OUTPUT_DIR = Path("..") / "data" / "processed_data"
VOCAB_DIR = Path("..") / "vocabularies"

input_path = VOCAB_DIR / "taxonomy.txt"
output_path = VOCAB_DIR / "taxonomy_lemmatized.txt"

# Load SpaCy English model
nlp = spacy.load("en_core_web_sm")

# Read original taxonomy terms
with open(input_path, "r", encoding="utf-8") as f:
    terms = [line.strip().lower() for line in f if line.strip()]

lemmatised_terms = set()

for term in terms:
    doc = nlp(term)
    lemma = " ".join([token.lemma_ for token in doc])
    lemmatised_terms.add(lemma)

# Sort and save
lemmatised_sorted = sorted(lemmatised_terms)

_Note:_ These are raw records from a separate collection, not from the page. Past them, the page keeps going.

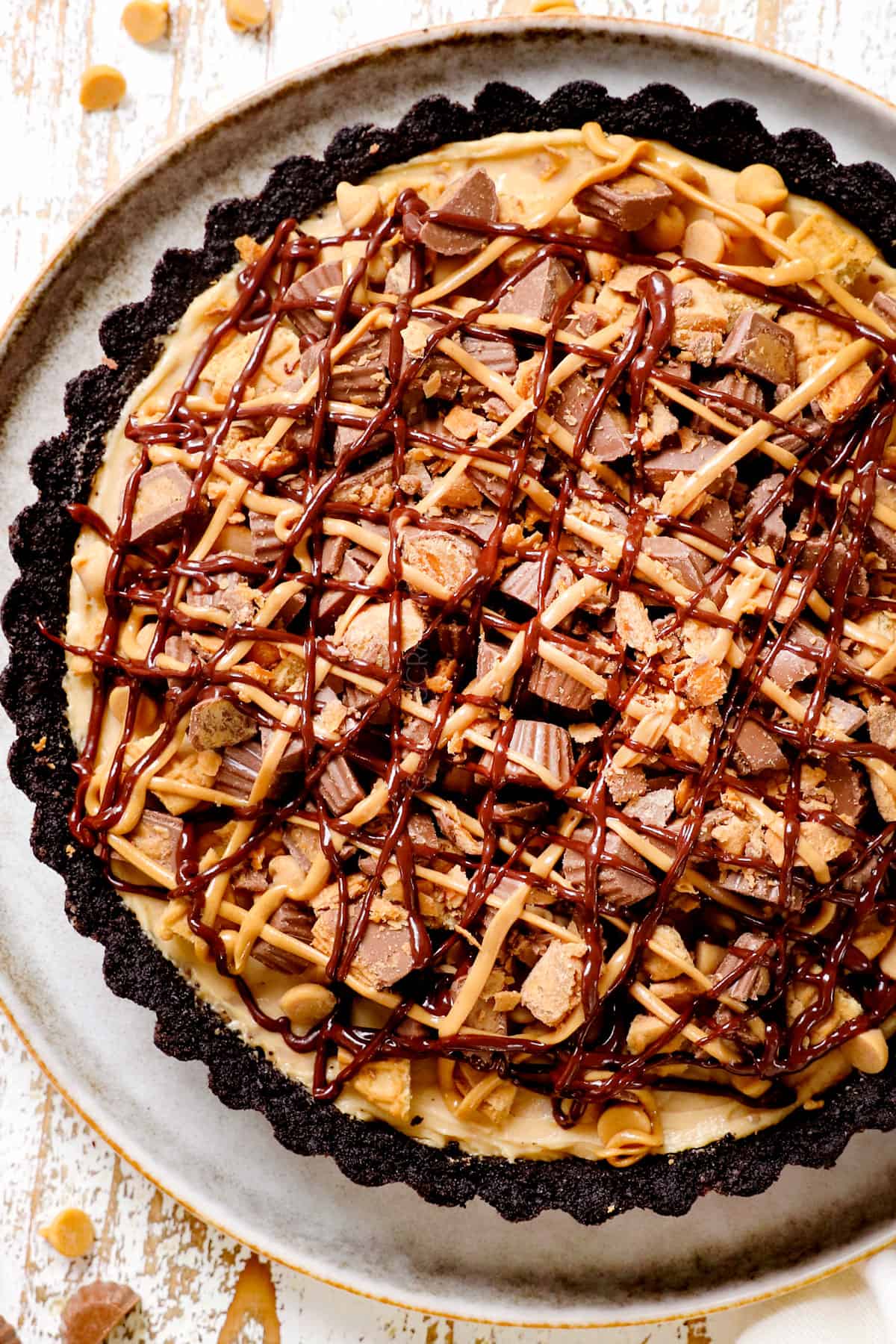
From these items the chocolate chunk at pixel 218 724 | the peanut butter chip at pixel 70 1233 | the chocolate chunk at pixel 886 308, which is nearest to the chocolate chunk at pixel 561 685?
the chocolate chunk at pixel 218 724

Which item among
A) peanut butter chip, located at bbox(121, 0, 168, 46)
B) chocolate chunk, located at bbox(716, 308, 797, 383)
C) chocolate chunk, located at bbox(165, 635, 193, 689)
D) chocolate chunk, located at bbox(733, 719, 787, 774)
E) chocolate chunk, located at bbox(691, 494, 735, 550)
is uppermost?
peanut butter chip, located at bbox(121, 0, 168, 46)

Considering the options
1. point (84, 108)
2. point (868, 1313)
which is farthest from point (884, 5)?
point (868, 1313)

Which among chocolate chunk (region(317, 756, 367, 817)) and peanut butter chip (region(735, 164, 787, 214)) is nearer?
chocolate chunk (region(317, 756, 367, 817))

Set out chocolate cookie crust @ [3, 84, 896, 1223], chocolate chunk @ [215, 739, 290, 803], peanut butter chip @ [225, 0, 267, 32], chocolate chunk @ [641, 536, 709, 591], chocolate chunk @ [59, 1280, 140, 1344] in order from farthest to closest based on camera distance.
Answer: peanut butter chip @ [225, 0, 267, 32], chocolate chunk @ [59, 1280, 140, 1344], chocolate cookie crust @ [3, 84, 896, 1223], chocolate chunk @ [215, 739, 290, 803], chocolate chunk @ [641, 536, 709, 591]

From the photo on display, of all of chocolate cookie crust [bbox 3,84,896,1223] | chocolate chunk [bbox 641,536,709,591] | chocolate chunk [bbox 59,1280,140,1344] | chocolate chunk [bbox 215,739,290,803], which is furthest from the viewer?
chocolate chunk [bbox 59,1280,140,1344]

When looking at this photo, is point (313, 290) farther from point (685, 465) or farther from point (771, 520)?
point (771, 520)

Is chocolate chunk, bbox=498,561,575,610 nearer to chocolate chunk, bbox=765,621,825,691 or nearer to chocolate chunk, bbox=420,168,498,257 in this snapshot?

with open(output_path, "w", encoding="utf-8") as f:
    for term in lemmatised_sorted:
        f.write(term + "\n")

print(f"Lemmatized {len(terms)} terms down to {len(lemmatised_terms)} unique ones.")
print(f"Saved to: {output_path}")


This step uses SpaCy to lemmatise all terms to their base forms (e.g., "habitats" → "habitat"). Generic terms and words shorter than 3 characters were removed.


We now have cleaned and curated vocabulary lists for each NER category:

- `taxonomy.txt` (from BHL)
- `habitat.txt`
- `pollutant.txt`
- `env_process.txt`
- `measurement.txt`

These vocabulary files are stored in the `vocabularies/` directory and are ready to be used for Aho-Corasick-based annotation. If additional terms are discovered later, they can be appended and recompiled on the fly.